DOCUMENT SECTION –
..........

Jackie Chan | Finger sweat | The moon

Hero

Irina Gladkaya, the female arm wrestler who has gone viral by annihilating male opponents on South Beach in Miami this week. The epitome of girl power, the 5ft 6in Russian lawyer, known as Black Diamond, has been crowned arm wrestling world champion 13 times.

Villains

The Taliban, which has banned Uighurs from its ranks as it woos Chinese investment in Afghanistan. “We care about the oppression of Muslims, be it in Palestine, in Myanmar, or in China,” a Taliban official told the Wall Street Journal. But not enough to “interfere in China’s internal affairs”.

Villain

Giorgio Chiellini, captain of the Italian football team, who uttered the curse “Kiricocho” just before Bukayo Saka missed his penalty on Sunday, according to Eurosport.com. The curse was invented by famed Argentina coach Carlos Bilardo who noticed that a fan called Kiricocho was always present at training sessions when players were injured.

Hero

Finger sweat, which will recharge your phone battery given the right push. Scientists in California have cooked up clever little sticking plasters, worn on fingertips, which generate enough juice in 10 hours to power a wristwatch for 24 hours. They’re coated with enzymes that react harmlessly with chemicals in your sweat, creating energy.

Villain

Jackie Chan, the Chinese martial arts superstar, who wants to join the Communist Party. “I am very jealous that you all are members,” he told a gathering organised by the China Film Association. “I just think the Chinese Communist Party is really so magnificent.” He has spent most of his life in Hong Kong, the once free territory Beijing now wants to control, accumulating $350m. Which he himself no doubt wants to control.

Villain

The moon. Coastal cities are facing an increased risk of flooding in the coming decade due to a combination of rising sea levels and the moon’s natural “wobble”, Nasa has warned. The moon’s angle relative to the Earth’s equator undulates over an 18.6-year lunar cycle and its gravitational pull will be strongest in the 2030s, quadrupling the chances of high-tide floods.

..........

DATA FOR ANALYSIS –
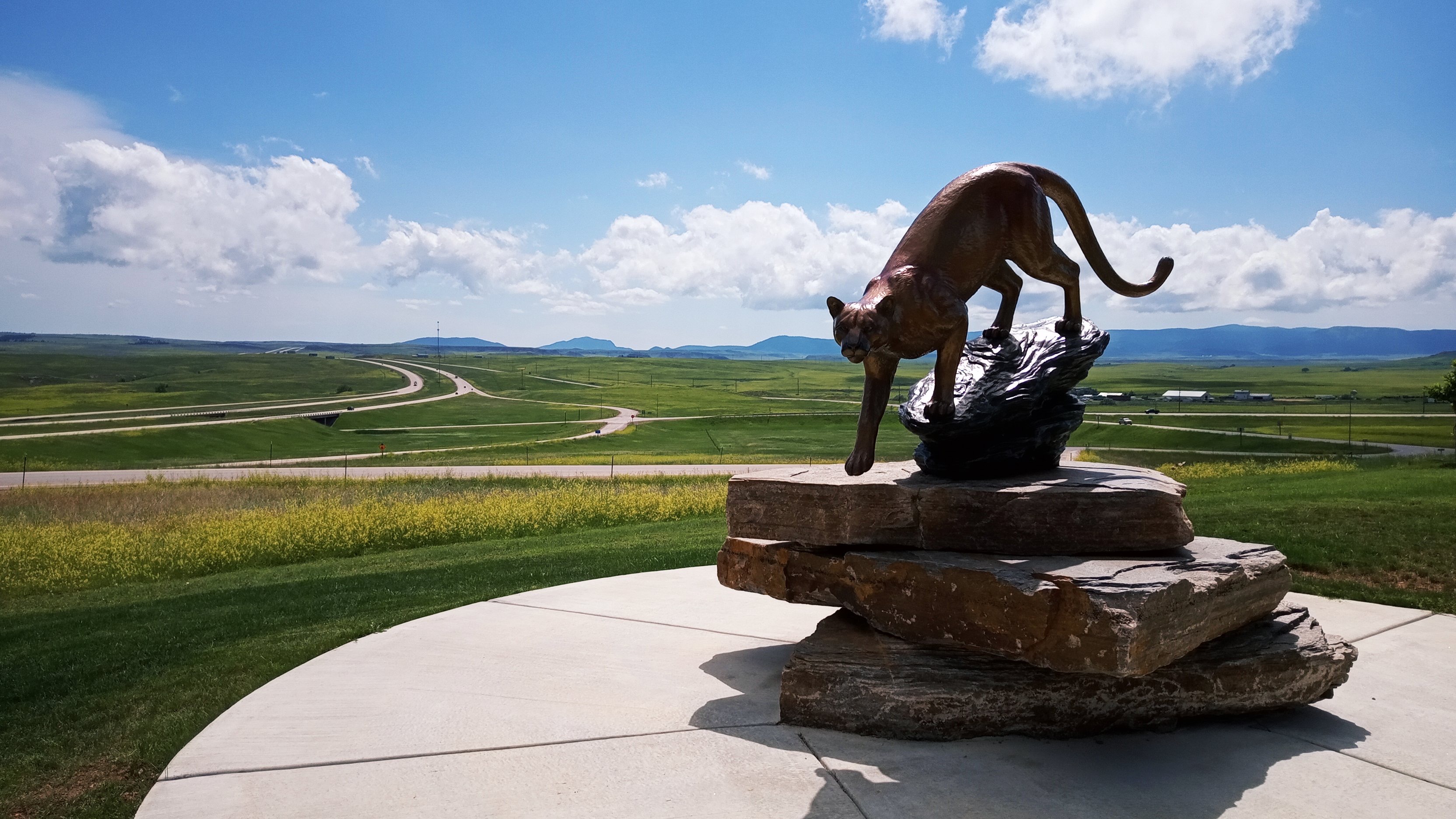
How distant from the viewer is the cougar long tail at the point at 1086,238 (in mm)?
5738

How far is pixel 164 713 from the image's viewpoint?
5629 millimetres

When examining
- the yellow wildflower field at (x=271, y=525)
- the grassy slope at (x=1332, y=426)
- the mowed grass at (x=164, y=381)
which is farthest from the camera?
the mowed grass at (x=164, y=381)

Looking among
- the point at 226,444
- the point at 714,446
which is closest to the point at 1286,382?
the point at 714,446

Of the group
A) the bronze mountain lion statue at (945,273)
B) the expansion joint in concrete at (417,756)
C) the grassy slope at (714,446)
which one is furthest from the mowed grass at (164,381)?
the bronze mountain lion statue at (945,273)

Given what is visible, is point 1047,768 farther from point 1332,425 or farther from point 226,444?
point 1332,425

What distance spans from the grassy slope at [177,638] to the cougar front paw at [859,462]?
434cm

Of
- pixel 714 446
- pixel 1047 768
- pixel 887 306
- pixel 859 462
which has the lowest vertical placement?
pixel 714 446

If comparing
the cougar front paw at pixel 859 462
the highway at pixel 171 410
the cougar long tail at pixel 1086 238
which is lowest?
the highway at pixel 171 410

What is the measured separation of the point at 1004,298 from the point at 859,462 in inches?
76.7

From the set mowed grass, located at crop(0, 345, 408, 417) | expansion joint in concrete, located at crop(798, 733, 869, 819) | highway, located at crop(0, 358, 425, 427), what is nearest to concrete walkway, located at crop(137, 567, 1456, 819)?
expansion joint in concrete, located at crop(798, 733, 869, 819)

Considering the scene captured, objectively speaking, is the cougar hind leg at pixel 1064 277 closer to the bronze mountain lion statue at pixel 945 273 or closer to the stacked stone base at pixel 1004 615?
the bronze mountain lion statue at pixel 945 273

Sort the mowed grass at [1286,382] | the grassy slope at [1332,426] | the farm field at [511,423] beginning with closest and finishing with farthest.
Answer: the farm field at [511,423] < the grassy slope at [1332,426] < the mowed grass at [1286,382]

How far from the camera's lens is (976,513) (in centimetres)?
530

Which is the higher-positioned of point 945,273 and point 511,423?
point 945,273
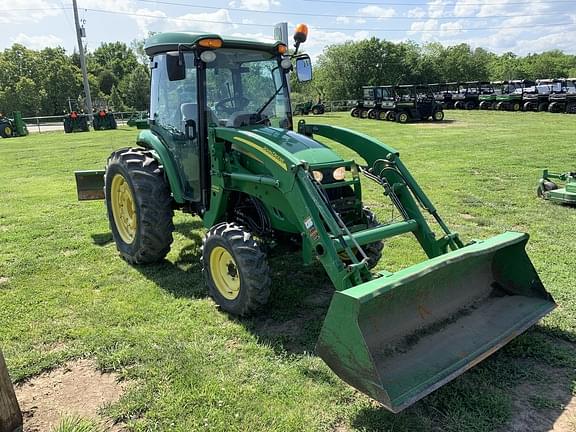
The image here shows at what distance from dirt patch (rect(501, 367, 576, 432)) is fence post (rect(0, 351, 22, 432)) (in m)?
2.83

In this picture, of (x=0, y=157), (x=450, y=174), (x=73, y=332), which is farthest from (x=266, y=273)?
(x=0, y=157)

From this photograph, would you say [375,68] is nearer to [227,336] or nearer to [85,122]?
[85,122]

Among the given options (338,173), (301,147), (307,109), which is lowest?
(338,173)

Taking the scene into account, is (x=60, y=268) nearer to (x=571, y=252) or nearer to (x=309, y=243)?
(x=309, y=243)

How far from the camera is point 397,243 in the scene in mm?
6016

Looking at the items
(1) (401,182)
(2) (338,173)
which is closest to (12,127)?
(2) (338,173)

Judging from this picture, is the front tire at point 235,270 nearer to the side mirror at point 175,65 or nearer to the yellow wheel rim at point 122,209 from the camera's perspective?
the side mirror at point 175,65

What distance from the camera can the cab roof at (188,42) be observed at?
459 cm

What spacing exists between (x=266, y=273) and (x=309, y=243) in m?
0.42

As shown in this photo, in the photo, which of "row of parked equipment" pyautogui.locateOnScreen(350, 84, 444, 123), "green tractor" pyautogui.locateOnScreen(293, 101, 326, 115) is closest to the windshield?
"row of parked equipment" pyautogui.locateOnScreen(350, 84, 444, 123)

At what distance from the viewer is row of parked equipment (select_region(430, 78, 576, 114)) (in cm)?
2933

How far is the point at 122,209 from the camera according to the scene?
5.91 metres

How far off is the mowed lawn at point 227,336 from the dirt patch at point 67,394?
96 millimetres

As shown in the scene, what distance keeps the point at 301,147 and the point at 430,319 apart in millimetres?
1831
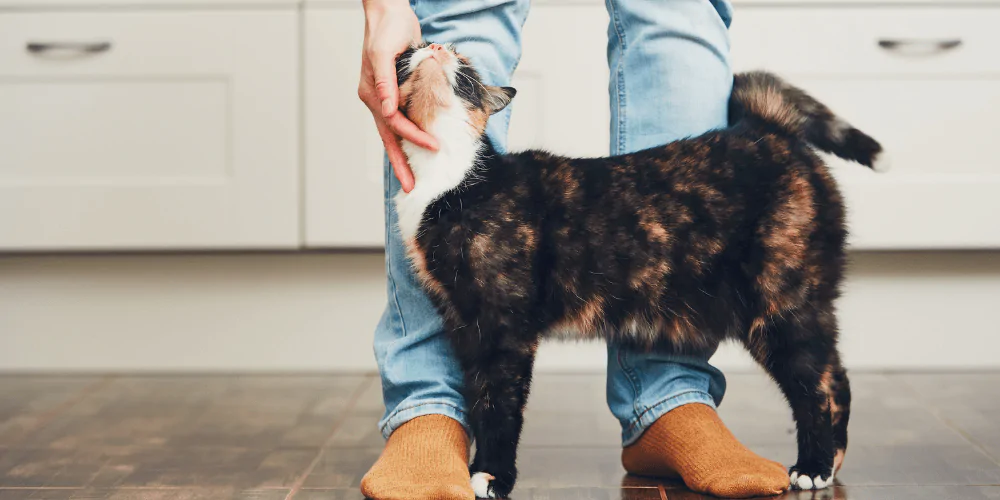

..........

ACTIVITY 1 – In the heroes and villains text, how many times has Irina Gladkaya been crowned arm wrestling world champion?
ACTIVITY 2 – Please quote everything in the heroes and villains text from "The Taliban, which" down to "players were injured.".

SOLUTION 1 – 13 times.

SOLUTION 2 –
The Taliban, which has banned Uighurs from its ranks as it woos Chinese investment in Afghanistan. “We care about the oppression of Muslims, be it in Palestine, in Myanmar, or in China,” a Taliban official told the Wall Street Journal. But not enough to “interfere in China’s internal affairs”.

Villain

Giorgio Chiellini, captain of the Italian football team, who uttered the curse “Kiricocho” just before Bukayo Saka missed his penalty on Sunday, according to Eurosport.com. The curse was invented by famed Argentina coach Carlos Bilardo who noticed that a fan called Kiricocho was always present at training sessions when players were injured.